Vega-Martinez set up three accidents between late November 2009 and June 2010, and sent people who had no real injuries to several Miami-Dade clinics: including GMC Rehabilitation Center, AB Diagnostic Center, The Osteomuscular Rehab Center Corp, Y & H Imaging, Grand Canal Rehab, Justin Medical Services, Florida Health Professionals Group Corp, Angels Diagnostic Group and C & C Therapy Center Corp.
Geico and State Farm paid out more than $200,000 in benefits related to the three faked accidents. Vega-Martinez, of Miramar, faces up to 120 years in prison if convicted on all charges.
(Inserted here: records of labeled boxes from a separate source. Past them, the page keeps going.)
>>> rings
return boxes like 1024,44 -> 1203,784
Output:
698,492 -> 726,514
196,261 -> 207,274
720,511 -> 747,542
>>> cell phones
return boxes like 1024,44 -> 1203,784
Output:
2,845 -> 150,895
Case #3: Operator of unlicensed Miami-Dade clinic submits fraudulent PIP claims
Juan M. Dieguez, aka Jorge R. Gonzalez, was arrested and charged with operating a health care clinic without a license, grand theft and insurance fraud, including making fraudulent PIP claims.
The Florida Department of Financial Services’ Division of Insurance Fraud says that Dieguez has owned and operated Venetian Rehab Center in Miami-Dade County since October 2010. He was arrested while working at another clinic, Therapy-Diagnostic, Tech Medical.
Division investigators found that Dieguez absconded from probation following a conviction for Medicaid fraud in 1999. They also discovered that Dieguez’s brother opened Venetian Rehab in 2003 and Dieguez added his false identity as an officer in 2010. Dieguez faces up to 15 years in prison if convicted.